— Mais il veut donc attirer sur sa tête le châtiment réservé aux maudits! continua Felton avec une exaltation croissante, il veut donc que la vengeance humaine prévienne la justice céleste!

— Les hommes le craignent et l’épargnent.

— Oh! moi, dit Felton, je ne le crains pas et je ne l’épargnerai pas!…»

Milady sentit son âme baignée d’une joie infernale.

«Mais comment Lord de Winter, mon protecteur, mon père, demanda Felton, se trouve-t-il mêlé à tout cela?

— Écoutez, Felton, reprit Milady, car à côté des hommes lâches et méprisables, il est encore des natures grandes et généreuses. J’avais un fiancé, un homme que j’aimais et qui m’aimait; un coeur comme le vôtre, Felton, un homme comme vous. Je vins à lui et je lui racontai tout, il me connaissait, celui-là, et ne douta point un instant. C’était un grand seigneur, c’était un homme en tout point l’égal de Buckingham. Il ne dit rien, il ceignit seulement son épée, s’enveloppa de son manteau et se rendit à Buckingham Palace.
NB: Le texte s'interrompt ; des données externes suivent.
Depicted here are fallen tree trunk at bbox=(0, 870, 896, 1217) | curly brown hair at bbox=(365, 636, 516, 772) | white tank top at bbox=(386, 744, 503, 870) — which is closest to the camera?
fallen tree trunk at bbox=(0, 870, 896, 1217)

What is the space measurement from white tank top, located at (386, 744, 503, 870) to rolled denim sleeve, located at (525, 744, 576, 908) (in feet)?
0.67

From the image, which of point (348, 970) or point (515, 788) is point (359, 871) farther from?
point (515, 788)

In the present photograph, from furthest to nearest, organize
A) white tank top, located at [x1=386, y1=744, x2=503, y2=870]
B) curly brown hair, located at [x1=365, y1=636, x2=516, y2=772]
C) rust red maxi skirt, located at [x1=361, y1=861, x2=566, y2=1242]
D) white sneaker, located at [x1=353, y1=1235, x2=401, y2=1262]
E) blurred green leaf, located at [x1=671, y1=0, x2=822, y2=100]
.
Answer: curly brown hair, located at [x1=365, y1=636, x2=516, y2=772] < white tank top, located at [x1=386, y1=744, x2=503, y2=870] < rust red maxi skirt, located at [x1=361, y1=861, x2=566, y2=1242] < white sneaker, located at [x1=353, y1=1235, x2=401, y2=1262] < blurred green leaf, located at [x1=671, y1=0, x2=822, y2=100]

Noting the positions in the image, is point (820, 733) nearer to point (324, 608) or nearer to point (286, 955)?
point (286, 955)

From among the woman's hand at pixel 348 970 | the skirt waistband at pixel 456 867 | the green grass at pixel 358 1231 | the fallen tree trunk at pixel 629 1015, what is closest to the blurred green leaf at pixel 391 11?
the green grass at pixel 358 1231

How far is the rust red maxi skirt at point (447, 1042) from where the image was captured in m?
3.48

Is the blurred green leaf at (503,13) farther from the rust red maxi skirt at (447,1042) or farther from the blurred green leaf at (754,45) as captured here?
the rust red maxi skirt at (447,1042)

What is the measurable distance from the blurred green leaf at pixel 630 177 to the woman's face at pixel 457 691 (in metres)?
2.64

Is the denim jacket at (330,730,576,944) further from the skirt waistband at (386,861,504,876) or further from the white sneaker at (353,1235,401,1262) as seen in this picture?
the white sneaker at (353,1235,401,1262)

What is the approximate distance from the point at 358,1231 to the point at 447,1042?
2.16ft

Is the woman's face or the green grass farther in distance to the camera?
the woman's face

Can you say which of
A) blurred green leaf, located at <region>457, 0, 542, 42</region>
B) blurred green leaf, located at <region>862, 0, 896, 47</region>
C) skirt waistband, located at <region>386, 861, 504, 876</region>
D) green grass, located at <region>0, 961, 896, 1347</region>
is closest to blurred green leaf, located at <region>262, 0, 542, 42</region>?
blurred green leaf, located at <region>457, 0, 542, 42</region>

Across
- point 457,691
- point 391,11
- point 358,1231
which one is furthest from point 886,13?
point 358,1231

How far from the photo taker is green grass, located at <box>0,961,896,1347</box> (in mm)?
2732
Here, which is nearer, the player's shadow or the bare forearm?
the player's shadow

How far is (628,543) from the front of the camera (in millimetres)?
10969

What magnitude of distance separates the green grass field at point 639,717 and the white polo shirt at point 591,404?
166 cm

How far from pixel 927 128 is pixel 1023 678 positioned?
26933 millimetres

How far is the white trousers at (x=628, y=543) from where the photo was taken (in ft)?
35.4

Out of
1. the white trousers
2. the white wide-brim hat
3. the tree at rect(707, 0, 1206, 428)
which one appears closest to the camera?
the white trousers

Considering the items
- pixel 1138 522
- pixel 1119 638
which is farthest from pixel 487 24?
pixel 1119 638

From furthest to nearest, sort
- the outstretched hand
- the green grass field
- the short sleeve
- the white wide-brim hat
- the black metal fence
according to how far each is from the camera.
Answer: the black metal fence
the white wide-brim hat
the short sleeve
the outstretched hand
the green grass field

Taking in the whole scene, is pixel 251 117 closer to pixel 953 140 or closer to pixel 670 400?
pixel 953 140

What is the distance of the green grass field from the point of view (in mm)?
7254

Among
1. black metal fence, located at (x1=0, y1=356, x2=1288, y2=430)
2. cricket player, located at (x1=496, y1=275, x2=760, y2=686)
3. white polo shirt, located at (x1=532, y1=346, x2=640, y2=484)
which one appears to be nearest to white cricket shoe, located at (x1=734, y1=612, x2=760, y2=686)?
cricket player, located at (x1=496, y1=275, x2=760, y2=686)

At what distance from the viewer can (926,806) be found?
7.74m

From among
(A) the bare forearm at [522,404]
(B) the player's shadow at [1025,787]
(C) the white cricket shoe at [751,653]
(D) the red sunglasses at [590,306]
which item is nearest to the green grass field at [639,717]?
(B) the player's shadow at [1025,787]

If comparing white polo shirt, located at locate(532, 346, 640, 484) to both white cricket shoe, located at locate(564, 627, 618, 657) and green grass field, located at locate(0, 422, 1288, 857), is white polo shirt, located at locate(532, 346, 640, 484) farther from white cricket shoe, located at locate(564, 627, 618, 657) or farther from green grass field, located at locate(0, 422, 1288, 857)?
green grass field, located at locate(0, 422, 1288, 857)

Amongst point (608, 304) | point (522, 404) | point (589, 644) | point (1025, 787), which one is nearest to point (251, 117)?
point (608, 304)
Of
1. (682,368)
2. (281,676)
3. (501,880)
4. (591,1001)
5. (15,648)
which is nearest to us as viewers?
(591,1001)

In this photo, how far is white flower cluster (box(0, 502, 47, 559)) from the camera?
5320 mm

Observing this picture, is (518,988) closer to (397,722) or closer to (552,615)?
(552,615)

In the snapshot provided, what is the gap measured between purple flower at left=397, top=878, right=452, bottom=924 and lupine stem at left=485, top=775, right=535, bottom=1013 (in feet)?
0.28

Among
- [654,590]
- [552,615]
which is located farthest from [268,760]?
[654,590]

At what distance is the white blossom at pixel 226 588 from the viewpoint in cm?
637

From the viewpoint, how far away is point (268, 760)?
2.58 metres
— Oui, oui, dit Felton, je comprends; quoique avec de pareils hommes ce ne soit pas l’épée qu’il faille employer, mais le poignard.

— Buckingham était parti depuis la veille, envoyé comme ambassadeur en Espagne, où il allait demander la main de l’infante pour le roi Charles Ier, qui n’était alors que prince de Galles. Mon fiancé revint.

«Écoutez, me dit-il, cet homme est parti, et pour le moment, par conséquent, il échappe à ma vengeance; mais en attendant soyons unis, comme nous devions l’être, puis rapportez-vous-en à Lord de Winter pour soutenir son honneur et celui de sa femme.»

— Lord de Winter! s’écria Felton.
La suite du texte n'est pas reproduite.